Sunday, May 8, 2011

BEEN SO LONG ***

So I'm not doing very well keeping up with this! I'm beginning to think I am wearing too many hats...and I definately don't have room in my closet for another one ....blogging...yet I'm compelled to do better at this! I think it would be great to take 10 minutes every evening to just write about all the cute things the kids say do...etc. it really is a great idea....in theory! haha! So...looks like I have lots of filling in to do. I guess I will start with today.

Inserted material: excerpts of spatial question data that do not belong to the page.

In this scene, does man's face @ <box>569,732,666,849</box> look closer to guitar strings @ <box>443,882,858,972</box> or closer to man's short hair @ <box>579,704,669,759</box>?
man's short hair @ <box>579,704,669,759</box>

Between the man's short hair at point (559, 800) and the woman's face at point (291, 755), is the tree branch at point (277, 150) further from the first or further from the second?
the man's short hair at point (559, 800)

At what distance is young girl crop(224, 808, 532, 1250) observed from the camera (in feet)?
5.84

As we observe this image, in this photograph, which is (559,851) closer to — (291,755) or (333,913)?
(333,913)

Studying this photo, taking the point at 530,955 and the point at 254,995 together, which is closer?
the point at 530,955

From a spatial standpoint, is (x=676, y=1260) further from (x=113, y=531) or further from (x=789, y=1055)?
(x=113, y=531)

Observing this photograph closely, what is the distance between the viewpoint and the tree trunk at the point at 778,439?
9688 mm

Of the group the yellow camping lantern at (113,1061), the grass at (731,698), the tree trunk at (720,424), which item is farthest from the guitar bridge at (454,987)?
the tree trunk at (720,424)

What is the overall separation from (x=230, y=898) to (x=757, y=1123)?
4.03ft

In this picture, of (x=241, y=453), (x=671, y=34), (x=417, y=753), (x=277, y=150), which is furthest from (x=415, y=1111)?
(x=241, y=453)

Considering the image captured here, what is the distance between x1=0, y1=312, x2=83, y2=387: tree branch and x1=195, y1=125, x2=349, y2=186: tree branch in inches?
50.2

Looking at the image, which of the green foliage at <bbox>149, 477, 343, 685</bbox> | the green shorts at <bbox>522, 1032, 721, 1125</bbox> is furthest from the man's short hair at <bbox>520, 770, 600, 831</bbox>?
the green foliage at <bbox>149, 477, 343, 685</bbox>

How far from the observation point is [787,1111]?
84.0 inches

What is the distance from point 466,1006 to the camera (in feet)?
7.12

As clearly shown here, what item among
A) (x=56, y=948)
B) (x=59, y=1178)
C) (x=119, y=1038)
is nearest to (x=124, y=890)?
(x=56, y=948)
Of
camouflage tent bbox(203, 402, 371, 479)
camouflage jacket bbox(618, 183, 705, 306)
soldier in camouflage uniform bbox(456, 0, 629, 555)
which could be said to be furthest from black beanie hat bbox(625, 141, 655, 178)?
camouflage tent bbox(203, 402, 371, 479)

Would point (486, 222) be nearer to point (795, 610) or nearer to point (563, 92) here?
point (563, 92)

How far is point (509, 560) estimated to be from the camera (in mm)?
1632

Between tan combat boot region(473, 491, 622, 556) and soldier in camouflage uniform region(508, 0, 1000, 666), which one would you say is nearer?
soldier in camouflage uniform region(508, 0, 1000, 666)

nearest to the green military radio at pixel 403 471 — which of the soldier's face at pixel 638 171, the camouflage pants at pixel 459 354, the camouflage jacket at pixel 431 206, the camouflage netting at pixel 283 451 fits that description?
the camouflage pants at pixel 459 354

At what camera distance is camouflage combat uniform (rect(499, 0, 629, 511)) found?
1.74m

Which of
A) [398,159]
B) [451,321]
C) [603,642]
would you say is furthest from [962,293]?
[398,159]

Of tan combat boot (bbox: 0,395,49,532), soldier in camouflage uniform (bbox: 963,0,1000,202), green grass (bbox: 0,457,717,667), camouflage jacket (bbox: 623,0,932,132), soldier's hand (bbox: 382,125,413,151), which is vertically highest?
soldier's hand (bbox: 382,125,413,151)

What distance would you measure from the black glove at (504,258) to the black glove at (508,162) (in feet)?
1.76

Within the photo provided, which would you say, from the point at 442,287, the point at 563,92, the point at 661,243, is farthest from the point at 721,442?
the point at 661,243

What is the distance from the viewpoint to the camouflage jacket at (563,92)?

Today is Mothers Day!! My husband and kids did great...they made me a home-made wind chime...not the prettiest thing but I can see all the thought and time my husband put into organizing this..and the little writing on the piping is just too cute! I really love it ...will definately treasure it forever. Andy goes above and beyond when it comes to the home-made gifts...which are the ones I love the most. River made me a pot holder with his precious handprint on it...he made it in school...it will never get used..for the fear of the paint coming off...but it sure is precious. Lily made a picture frame...I'm going to have to learn how to post pictures on here! My kids are such a precious gift from GOD...I tend to wonder "what made me so special to deserve them?". I ask myself this question all the time...I would never give a gift so precious to myself..but he did which goes to show he is ever and all loving. I cherish every second I get to be their mother and am so grateful and thankful for my wonderful husband who made me a mommy. It's amazing how scared I was when I found out I was going to be a mother for the first time...19 years old and far from responsible and grown up. However, I remember weeks before finding out I prayed to God that he would send me something...anything that would save me from myself and the path I was on, and TADA! It took a whole two seconds after the stick turning pink to change my soul, my thoughts, my direction...my WHOLE LIFE in an instant. Amazing how that happens! Wow God is SO GOOD! I would now have 20 kids if we could afford it, however I'm pretty sure my husband would skip the border and never come back...but then again he only wanted one..and made it very clear we were done after River..and now 3 kids later...well, you know. And it's so fun to watch him with them now..he is such a good dad! Wasn't sure if he would be..actually my doubts were pretty high that he wouldn't be...but all I can say is WOW! Most amazing dad I know..who would do anything to make sure they have everything they want and need to live a great life. So with that being said HAPPY MOTHERS DAY! I'M SO BLESSED!!! PRAISE GOD!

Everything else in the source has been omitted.